START THE RECORDS

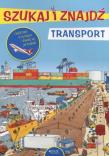 Szukaj i znajdź - transport. Autor: praca zbiorowa. Dadada.pl Okładka książki Szukaj i znajdź - transport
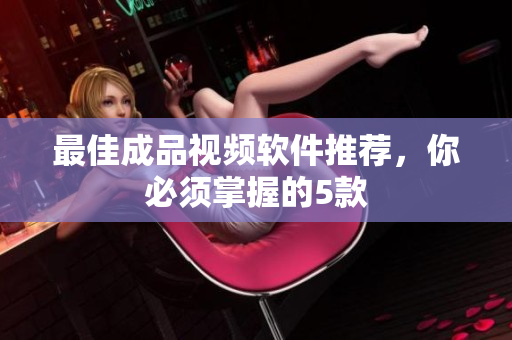 最佳成品视频软件推荐，你必须掌握的5款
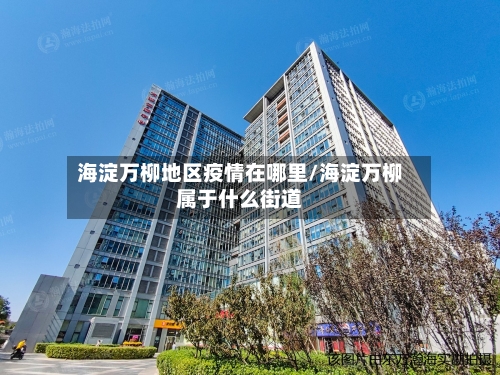 海淀万柳地区疫情在哪里/海淀万柳属于什么街道-第2张图片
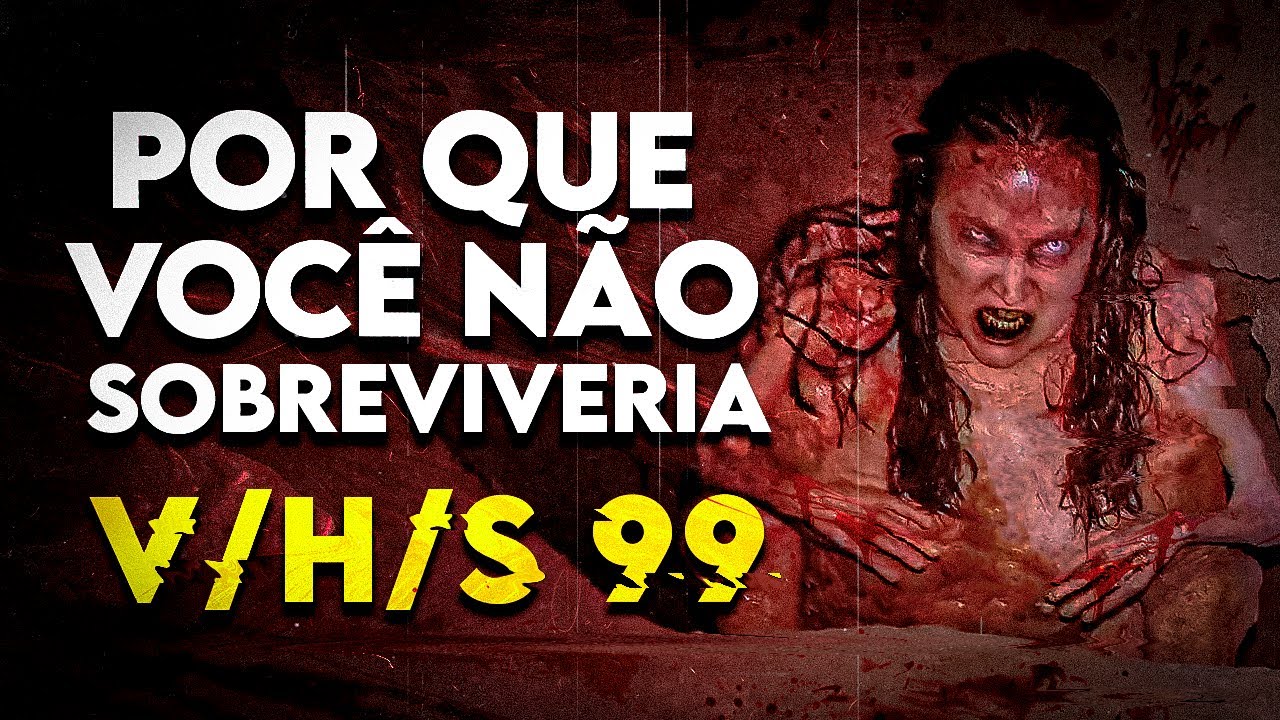 Por Que Você NÃO SOBREVIVERIA as FITAS MACABRAS de "V/H/S/99"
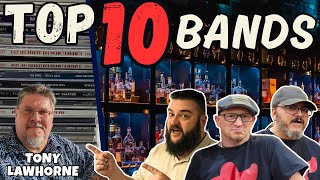 Top 10 Bands With Tony Lawhorne | WHISKEY WEDNESDAY LIVE @ 8!
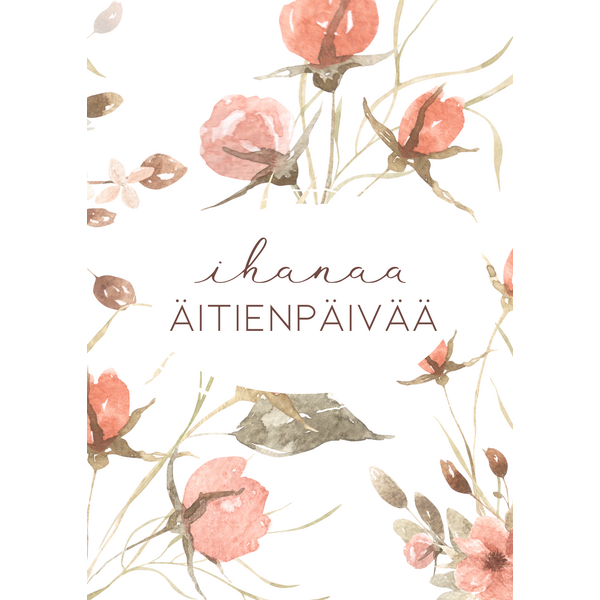 Ihanaa äitienpäivää kortti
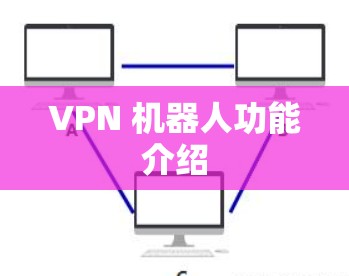 VPN 机器人功能介绍 VPN 机器人功能介绍
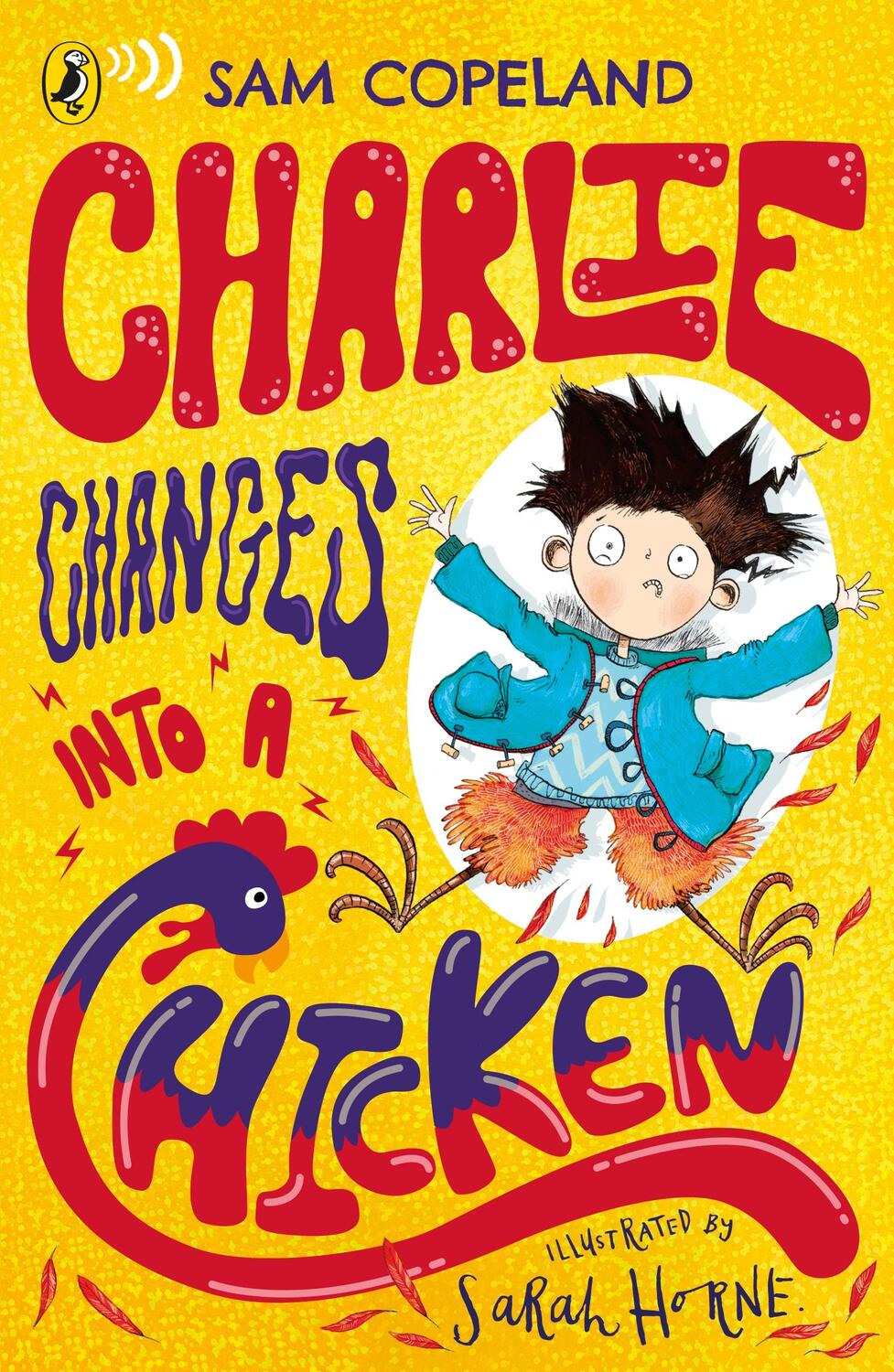Cover: 9780241346211 | Charlie Changes Into a Chicken | Sam Copeland | Taschenbuch | Englisch
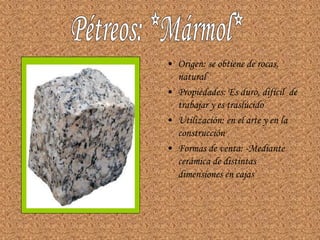 • Origen: se obtiene de rocas,
  natural
• Propiedades: Es duro, difícil de
  trabajar y es traslúcido
• Utilización: en el arte y en la
  construcción
• Formas de venta: -Mediante
  cerámica de distintas
  dimensiones en cajas
 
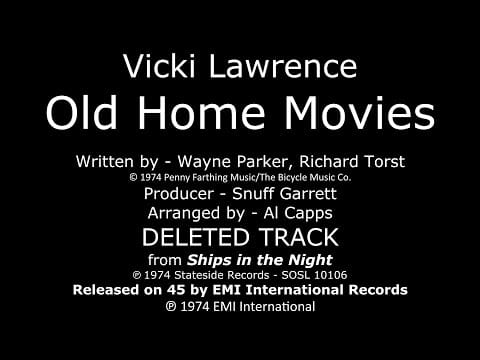 Vicki Lawrence — Old Home Movies [1974 SIDE-A SINGLE] (Deleted/Re-issued) - Vicki Lawrence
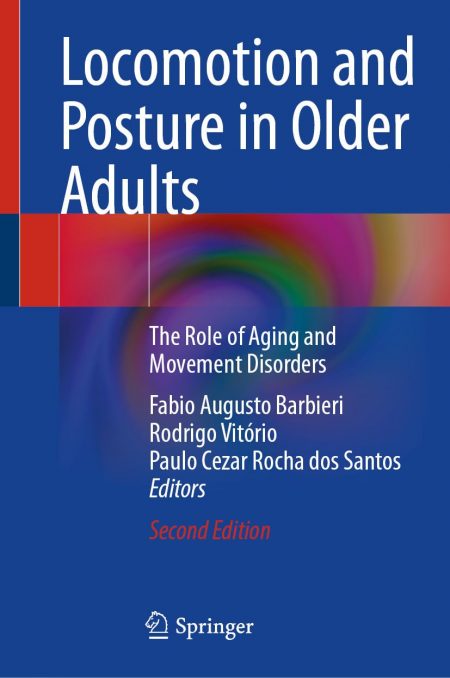 Locomotion and Posture in Older Adults: The Role of Aging and Movement Disorders, 2nd Edition
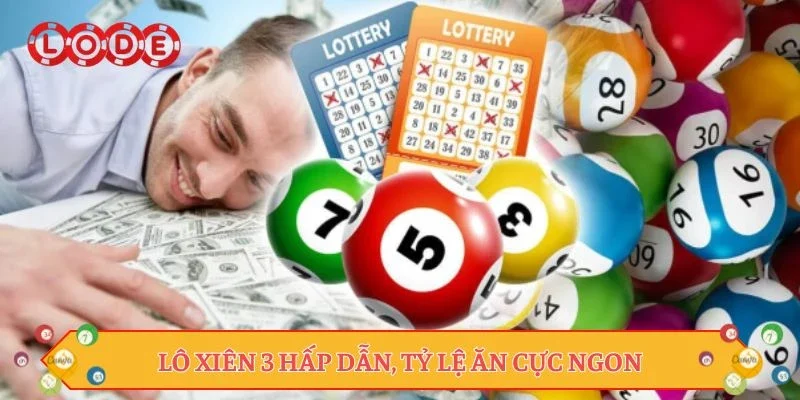 Lô xiên 3 hấp dẫn, tỷ lệ ăn cực ngon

END THE RECORDS

* WORK ITEM
Can you copy out the text of all the records above word for word, leaving the pictures out of your answer?

* TASK RESPONSE
 Szukaj i znajdź - transport. Autor: praca zbiorowa. Dadada.pl Okładka książki Szukaj i znajdź - transport
 最佳成品视频软件推荐，你必须掌握的5款
 海淀万柳地区疫情在哪里/海淀万柳属于什么街道-第2张图片
 Por Que Você NÃO SOBREVIVERIA as FITAS MACABRAS de "V/H/S/99"
 Top 10 Bands With Tony Lawhorne | WHISKEY WEDNESDAY LIVE @ 8!
 Ihanaa äitienpäivää kortti
 VPN 机器人功能介绍 VPN 机器人功能介绍
Cover: 9780241346211 | Charlie Changes Into a Chicken | Sam Copeland | Taschenbuch | Englisch
 • Origen: se obtiene de rocas,
  natural
• Propiedades: Es duro, difícil de
  trabajar y es traslúcido
• Utilización: en el arte y en la
  construcción
• Formas de venta: -Mediante
  cerámica de distintas
  dimensiones en cajas
 
 Vicki Lawrence — Old Home Movies [1974 SIDE-A SINGLE] (Deleted/Re-issued) - Vicki Lawrence
 Locomotion and Posture in Older Adults: The Role of Aging and Movement Disorders, 2nd Edition
 Lô xiên 3 hấp dẫn, tỷ lệ ăn cực ngon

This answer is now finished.